I have just recently started refering to myself a infertile. After 18 failed months of trying naturally. I still don't say it out loud- this is an interal admission. But for me- I ~feel~ IF now. But I still don't think I 'belong' - i haven't done a single thing medically beyond getting tested. I have no 'scars' or battle stories- but the waiting & failing & knowing there is no medical rason for it makes me feel like my heart & body have 'joined the club' so to speak. I am still hesitant to say out loud though- I do feel like an imposter because of my lack of medical/RE history.

I am close though- ironically I am closer to being vocal in real life than on my blog. I find myself itching to tell people that this is really hard- I am technically infertile- we have no options right now- and that makes me feel ~more~ infertile. And ask them to please be nice & never mention their friends new accidental pregnancy, or how much they wish they could just go out like I can, but their new (perfect) baby stops them.
wow- this turned into a rant of my own. oops!

Birdee said...

Jen did say what I was thinking, sometimes I feel like I'm watching the train go by, knowing if I got on, I'd have a much higher chance of reaching my final destination, and in a much shorter period of time, but there are reasons in life that I cannot jump on that train, I want to run full force to it, but I cant. And that in its self is a different pain, not more pain, or less pain, not pain that is "unworthy" or "self inflicted". But just pain.

I appreciate your post; it does get me thinking WHO I'd like to be in relationship to the fertile, infertile, IT world.

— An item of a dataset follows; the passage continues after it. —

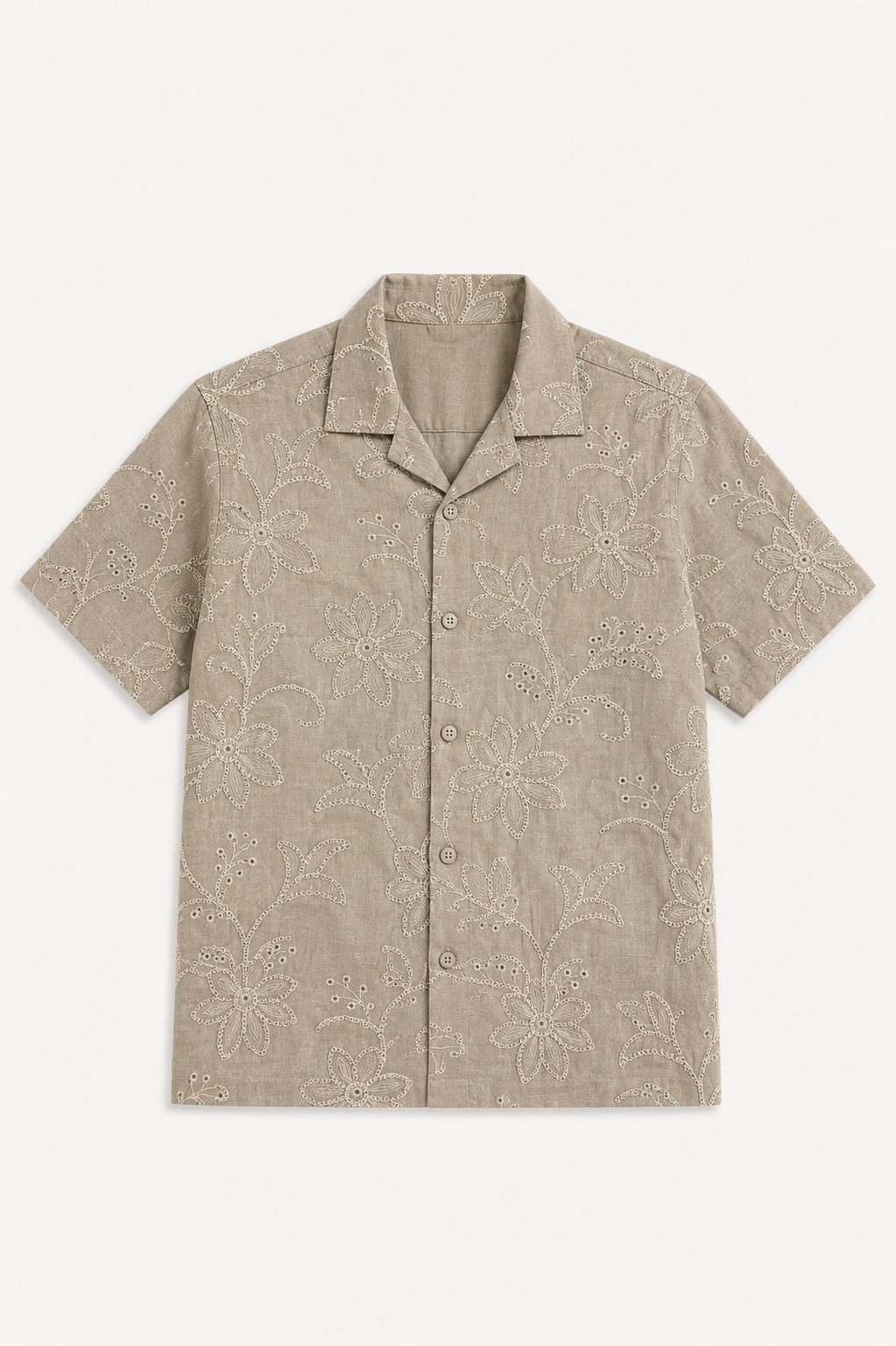 Camicia Resort Ricamo Floreale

I like to think of my self as someone who doesn’t compare scars, I don’t know if I am, I want to be someone who can support someone when they are hurt, be elated for someone who feels joy, but the hard part, I think your talking about in this post, is validating my own feelings. Sometimes I feel like I need to the rank of importance on my feelings before I can know how to feel about them. “what should I feel with what I’ve been through”.
Its funny how I can be crying for one friend's infertility, jumping up and down for someone else’s BFP, and still be in a completely different place with my own, and there is no stability in my own, nothing really makes sense when I feel like I’m in the infancy of infertility, and I still cant step in the door, I feel like 18 months of TTC does not merit a deserving membership, like there will be pissed off old timers who say “what are you doing here, your just a baby”. I don’t feel like my stripes are worthy, I’m not beat up enough, or I place someone else’s stripes as more important than mine. Comparing is painful, especially when its me I’m judging and beating down.

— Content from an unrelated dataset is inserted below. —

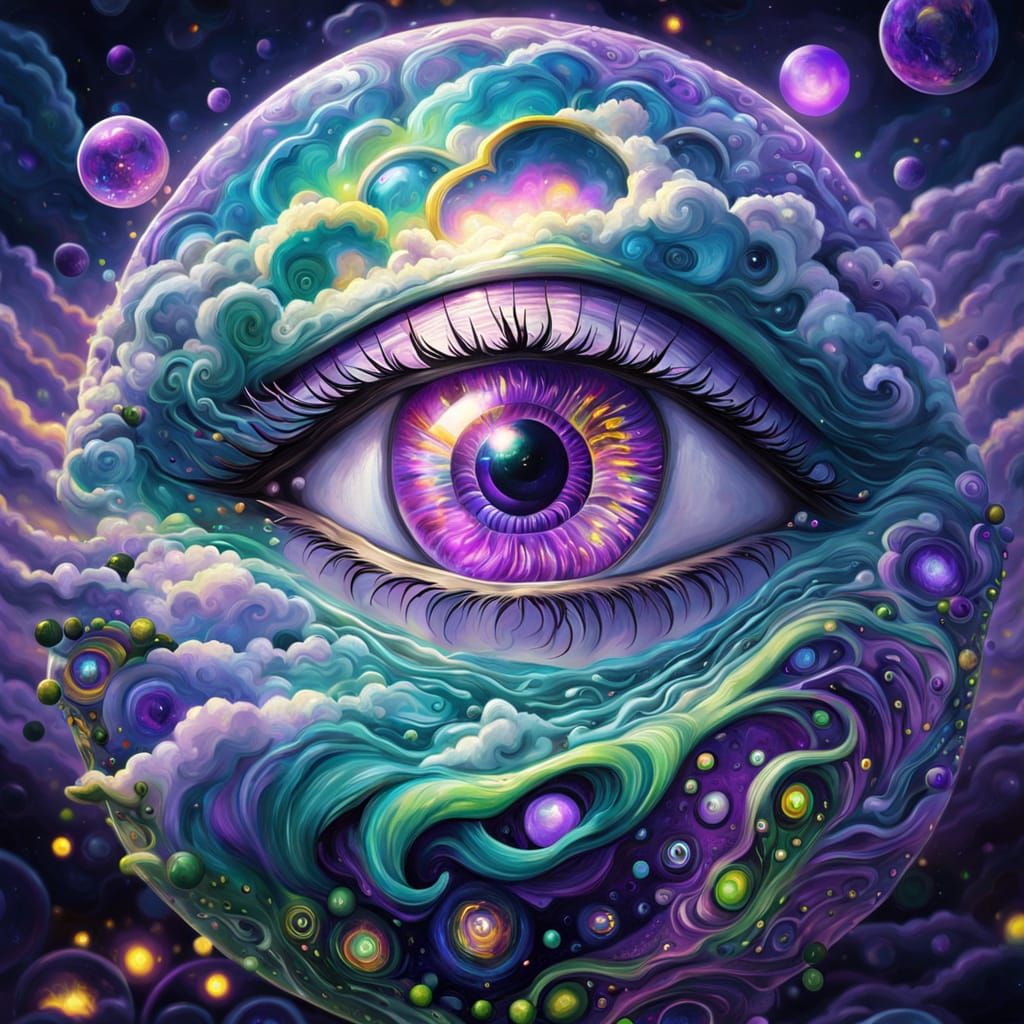 Eldritch Eyes in Psychedelic Skies: Surreal Oil Painting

My post on my blog about “who am I to say how someone should feel” , well this topic is the whole reason I didn’t say anything, She is scared, that’s it, its not saying anything about me, its just where she’s at right now. I find thoughts coming into my brain, but … I still don’t say anything, I don’t want to discount someone else’s feelings, because whether or not she understands where I’ve been or what I’m going through, the truth is I don’t have a clue where she’s been or what she’s going through, and instead of patronizing her to validate her stripes, I just sat there and knew that what ever stripes she may have, its not my business or my place to question, and it just feels better to support.


((sigh)) but we are all individuals, (heh) come to think of it, I didn’t know you felt this way, I naturally would have though that after 5 years of TTC, you (or anyone) would feel your place, I really didn’t know that the feelings of being lost continue. ~hugs~ and then I think of a friends comment on how after IF and IT and finally getting a BFT. There is a feeling of undeservingness to enjoy a pregnancy because of all the others who can’t, or have not gotten pregnant yet. That is sad, I think we all deserve to Openly feel the way we feel, unfortunately, too many people try to question it, change it, or beat it down.

chicklet said...

I totally used to feel this way too, like I hadn't been through enough to get credit, but seriously, whenever it is that you're feeling this way, it's probably when you are part of the crowd. The fact that you'd even weigh in on it means you get it, so you are one ofus.